Hundreds of builders are calling on the construction minister to reduce long delays for building consents, saying the bottleneck hurts productivity and threatens to destabilise companies.
A letter on behalf of 670 builders has been penned to several MPs calling for urgent intervention in the process of councils processing building consents.
The Combined Building Suppliers Cooperative (CBS) has written to the ministers of construction, housing and local government - Poto Williams, Megan Woods and Nanaia Mahuta.
CBS chair Carl Taylor said in Christchurch consents were taking about 57 days, rather than the standard 20.
He said the delays were causing major impacts to residential construction productivity.
Read the letter to the ministers here
"A lot of these small businesses are in the position now where they're either having to lay their staff off, mainly because of the down tools because they can't start projects. Or they're having to lend their guys out to other building companies, purely just to keep them on.
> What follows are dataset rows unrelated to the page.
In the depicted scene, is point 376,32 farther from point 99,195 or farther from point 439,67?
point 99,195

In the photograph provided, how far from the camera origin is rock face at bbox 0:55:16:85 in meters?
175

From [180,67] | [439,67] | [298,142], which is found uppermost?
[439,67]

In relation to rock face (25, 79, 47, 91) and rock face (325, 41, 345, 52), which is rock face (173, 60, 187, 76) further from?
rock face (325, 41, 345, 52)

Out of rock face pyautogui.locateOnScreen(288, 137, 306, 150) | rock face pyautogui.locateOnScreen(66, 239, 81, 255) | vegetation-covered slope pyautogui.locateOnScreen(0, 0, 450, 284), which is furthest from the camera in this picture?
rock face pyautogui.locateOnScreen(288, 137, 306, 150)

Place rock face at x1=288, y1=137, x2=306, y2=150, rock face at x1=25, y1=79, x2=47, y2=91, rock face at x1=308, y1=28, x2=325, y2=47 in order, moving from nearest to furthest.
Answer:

"And the risk is if they are lending them out to other building companies, there's a risk that they may not get them back."
He said the group wanted MBIE to intervene.
"Back in 2013 the Christchurch City Council lost the accreditation to issue building consents for very similar circumstances... so we're asking MBIE to relook at that again, so that our members and the rest of the construction sector can actually continue to work with the huge amounts of work that we've got in front of us."
He said one member had lost close to $90,000 on holding costs on a project he could not start due to consent delays.
"He's sitting at 57 days at the moment on a simple build, that should have been issued in 20 days... whether he can carry that loss or not, who knows."
Taylor said there needed to be a triage system, instead of the council taking applications for consents in order.
"We are aware that some large builders are applying for consents with no intention to start building within 18 months. This is causing a major back log."
"Perhaps that you shouldn't be able to apply for a residential building consent for your very average home for at least two months prior to starting, that would probably stop the bottleneck."
He said the lack of building supplies were also causing builders to go back to the council more than they would like to.
"As builders... what we're having to do is change the product to something else, and because the job's already consented, we're having to apply for an amendment to the building consent, and of course that's causing the bottleneck as well."
He hoped the letter would trigger action, saying short-term solutions were vital, but a full review of the building consent process was required in an effort to speed up the system.